The variables are (SIGMA, k_n, k_p, k_e, k_mu, k_lam) and as for the system:
(self.m_SIGMA**2)*SIGMA + self.b*self.m_n*(self.g_SIGMA**3)*(SIGMA**2) + self.c*(
self.g_SIGMA**4)*(SIGMA**3) - self.g_SIGMA*(ns_p + ns_n + ns_lam),
k_p - np.power(k_e**3 + k_mu**3, 1/3),
k_p**3 + k_n**3 + k_lam**3 - nuc_den*(3*(np.pi**2)),
np.sqrt(k_mu**2 + self.m_mu**2) - np.sqrt(k_e**2 + self.m_e**2),
np.sqrt(k_n**2 + m_eff_n**2) - np.sqrt(k_p**2 + m_eff_p**2) - np.sqrt(k_e**2 + self.m_e**2
) - ((self.g_RHO**2)/(self.m_RHO**2))*((k_p**3 - k_n**3)/(6*(np.pi**2))),
np.sqrt(k_lam**2 + m_eff_lam**2) - np.sqrt(k_n**2 + m_eff_n**2) - (1/(9*np.pi**2)
)*(self.g_OMEGA**2/(self.m_OMEGA**2))*(k_n**3 + k_p**3 + (2/3)*k_lam**3) +
(1/(6*np.pi**2))*(self.g_RHO**2/(self.m_RHO**2))*((1/2)*k_p**3 - (1/2)*k_n**3)
The shortcuts here are: ns_n, ns_p, ns_lam and every term with "_eff", they are:
ns_n = (1/(2*(np.pi**2)))*(k_n*np.sqrt((k_n)**2 + (m_eff_n)**2) -
(m_eff_n**2)*np.log((k_n + np.sqrt((k_n)**2 + (m_eff_n)**2))/m_eff_n))*m_eff_n
the same for ns_p and ns_lam, only changing the indexes in the variables.
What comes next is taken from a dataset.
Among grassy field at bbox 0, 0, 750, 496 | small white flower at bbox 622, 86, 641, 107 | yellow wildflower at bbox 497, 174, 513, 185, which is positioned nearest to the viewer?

And:
m_eff_n = self.m_n - self.g_SIGMA*SIGMA
again the same for the others, only changing the indexes.
I have already check the equations numerous of times, for months, doesn't seems to be anything wrong with them. So, I don't know what else to do, maybe it is the way I wrote the system or something else.